Which itself is in the news today, thanks to the failure of that Soyuz rocket that caused the latest attempted delivery to the International Space Station to get aborted after launch (thankfully, the passengers survived).

So what’s the story? Christian DeHaemer is selling his Crisis and Opportunity newsletter ($999/year) with a story about the “Billionaires Space Race”, with the hook being a photo of a “$700 quintillion space rock” in DeHaemer’s initial emails.

That’s because some of the impetus for all this billionaire-led excitement about private space exploration is financial… there are folks who’d like to be the first to get out there and mine an asteroid for valuable metals that are rare on earth.

Of course, most of the folks developing private space flight companies and capabilities are not at all focused on space mining, since that’s decades into the future if it ever becomes feasible at all, they’re focused on other stuff like building platforms for further exploration (or a Mars mission), or delivering more satellites more efficiently, or adventure and space tourism, or energy production (like solar collection outside of our atmosphere)… or, really, maybe they’re just looking for something cool and maybe important or humanitarian that they can do with their unthinkable wealth (Andrew Carnegie builds everyone a library, Jeff Bezos builds a company that might put libraries out of business and builds rocket ships… every generation of billionaires comes up with a new hobby).

The ad implies that the opportunity here will be like the opportunity you could have had in the early days of the Space Race, buying companies like Northrop Grumman, Boeing and Rockwell Collins for 1,000-160,000% gains (those gains are real, though very long term and — Boeing, for example, has had a total return of about 90,000% if you bought in the early 1970s and held for 45 years, though I’m sure there must have been companies involved in aerospace in the 1960s and 70s that failed or fizzled out as well).

Here’s a taste of the ad:

“The clock is ticking on… The Billionaires’ Space Race

“Man’s first foray into space sparked epic stock runs of 26,454%… 12,957%… and 162,862%

“Here are THREE ways to play today’s billionaire-driven space exploration boom for 129 times your money”

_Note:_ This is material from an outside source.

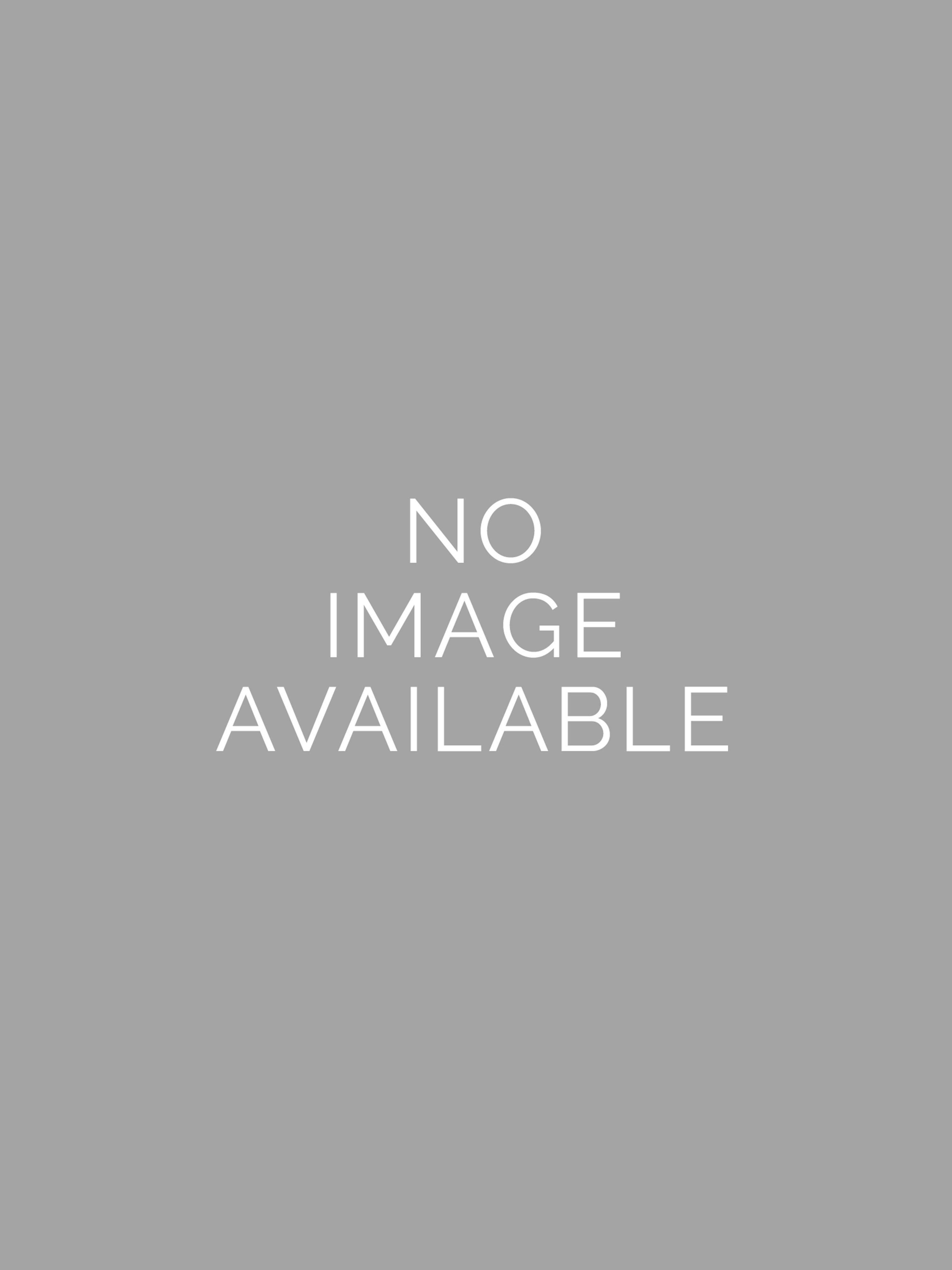 Adult Inflatable T-Rex Costume With Sound R820679-STD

The short version of DeHaemer’s thesis is that although billionaires and entrepreneurs are trying to exploit space, and we’re entering a new era, perhaps, of spending on space exploration (or even the “Space Force” proposed by President Trump), the space companies that might really make a profit are the ones that everyone needs — the companies that make the parts and rocket engines and technology that most of the new wave of space billionaires will depend on.

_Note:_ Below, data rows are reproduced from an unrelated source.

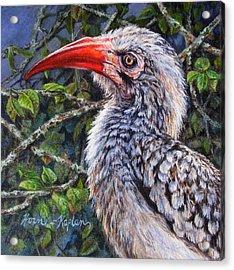 Red Billed Hornbill Acrylic Print
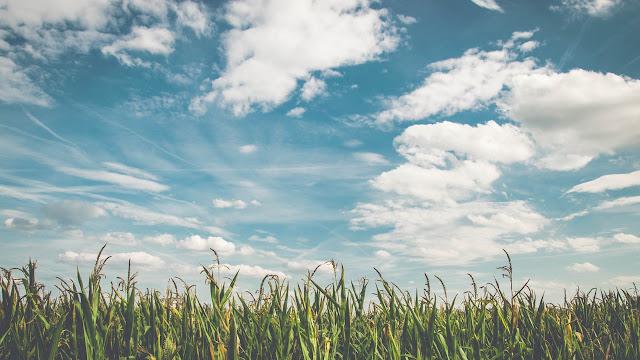 هل تعلم لماذا لون السماء أزرق ؟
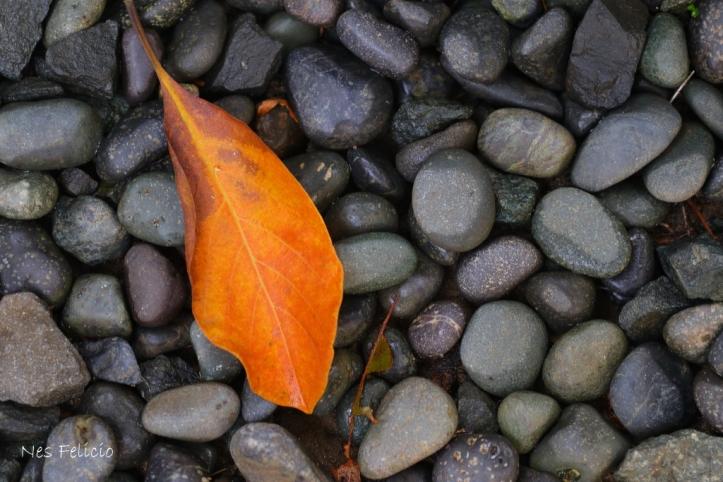 leaves_1255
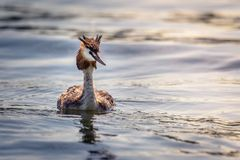 A portrait of a great crested grebe podiceps cristatus royalty free stock images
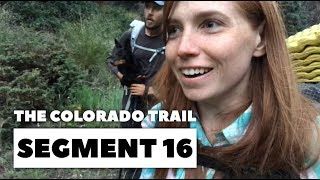 The Colorado Trail, Segment 16 - We See A Moose! (And I never want to be that close to one again)
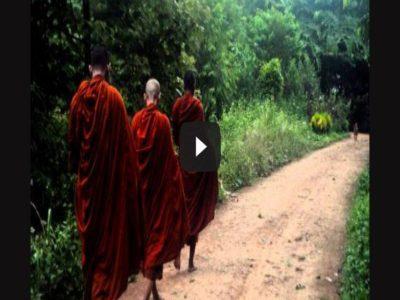 Thanissaro Bhikkhu & Just This Breath [Video]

And what are the plays that benefit from the rise of companies like Elon Musk’s SpaceX, Jeff Bezos’ JBlue Origin, Paul Allen’s Stratolaunch Systems, Richard Branson’s Virgin Galactic and the rest? Here are the clues we get from DeHaemer in the ad:

“Space Race Company #1

“97 Times Smaller Than Boeing

“The first company you need to know about has actually been around since the 1950s….

“… has a crucial piece of technology that Boeing absolutely needs in order to keep its space program afloat.”

Someone complained when I parroted that kind of silly “97x smaller” language a while back, so I’ll clarify here and say that yes, what DeHaemer is talking about is “1/97th the size of Boeing” — which would make it roughly a $2 billion company. Any other clues aside from this mysterious part?

Well, we do get an image of it… so that, at least, lets us confirm the Thinkolator’s answer: This is a pitch for Moog (MOG.A or MOG.B), and the image is of Moog’s MONARC engine. The two share classes seem to pretty reliably trade at identical prices, but pretty much all the trading volume is in the A shares.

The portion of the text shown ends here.